§ THE PROBLEM
In the data below, find the line containing "Външен пакет батерии"; transcribe it and each line after it exactly, through the last, skipping pictures.

(Beginning of DATASET EXCERPT)

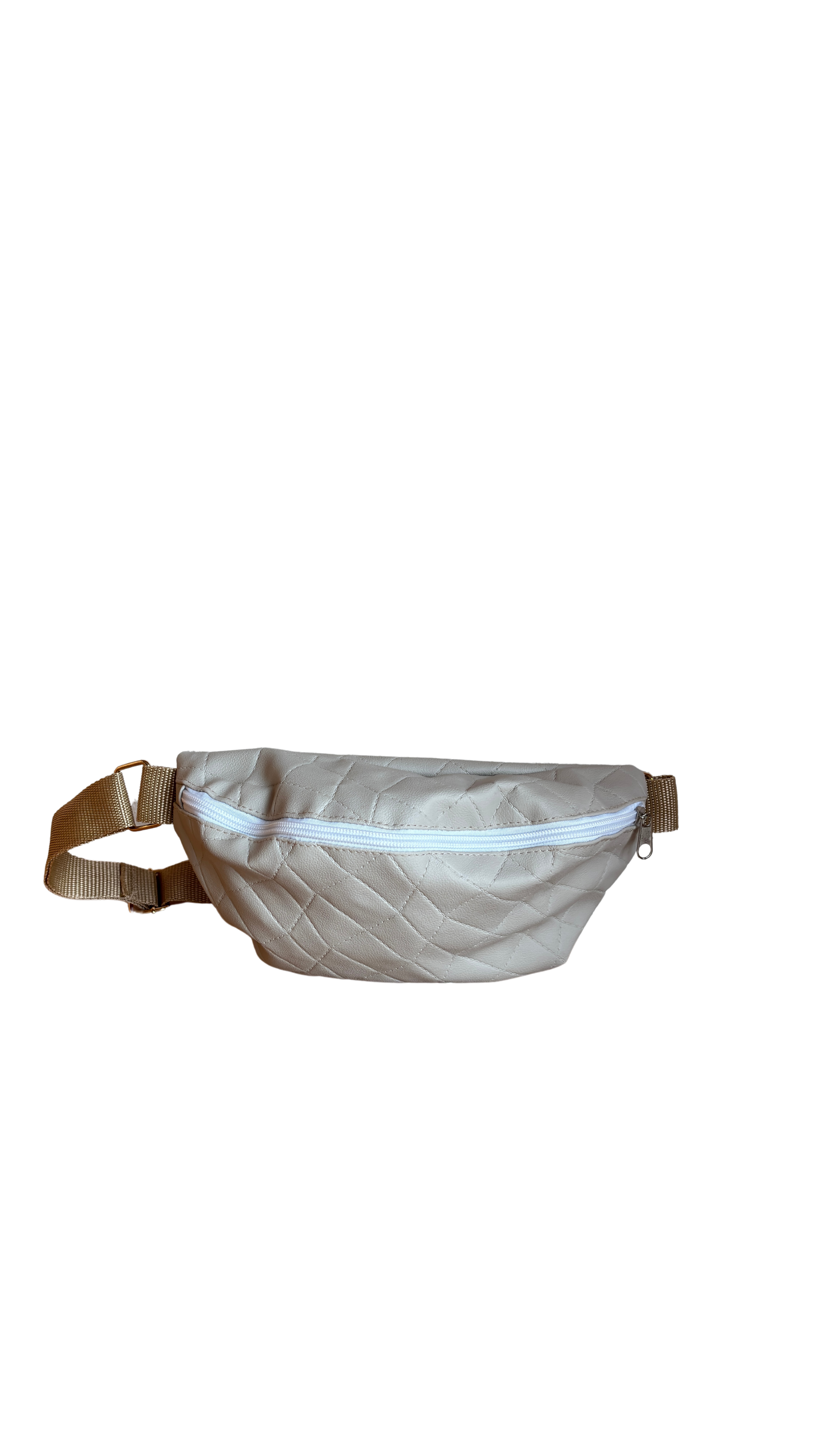 Beige Gürteltasche mit gesteppter Oberfläche und weißen Reißverschluss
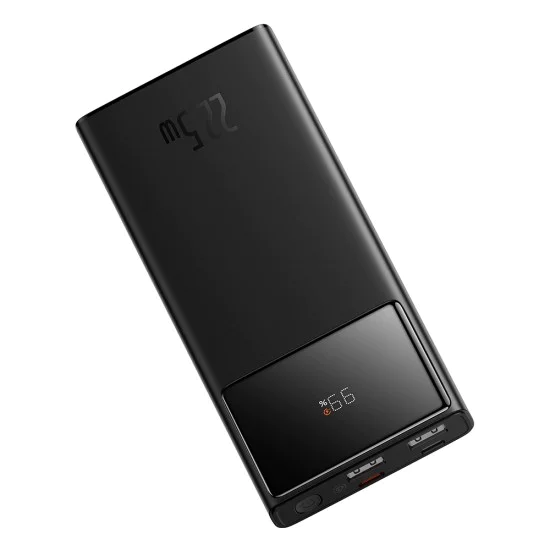 Външен пакет батерии 2x USB, Type-C, Micro-USB, 22.5W, 10000mAh + Type-C кабел, 3A, 30cm - Baseus Star-Lord (PPXJ100001) - черен
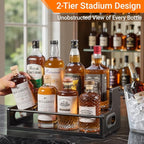 YQBRAO 2-Tier Liquor Bottle Display Shelf, Coffee Syrup Rack Organizer - Image 2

(End of DATASET EXCERPT)

§ EXPECTED ANSWER
 Външен пакет батерии 2x USB, Type-C, Micro-USB, 22.5W, 10000mAh + Type-C кабел, 3A, 30cm - Baseus Star-Lord (PPXJ100001) - черен
 YQBRAO 2-Tier Liquor Bottle Display Shelf, Coffee Syrup Rack Organizer - Image 2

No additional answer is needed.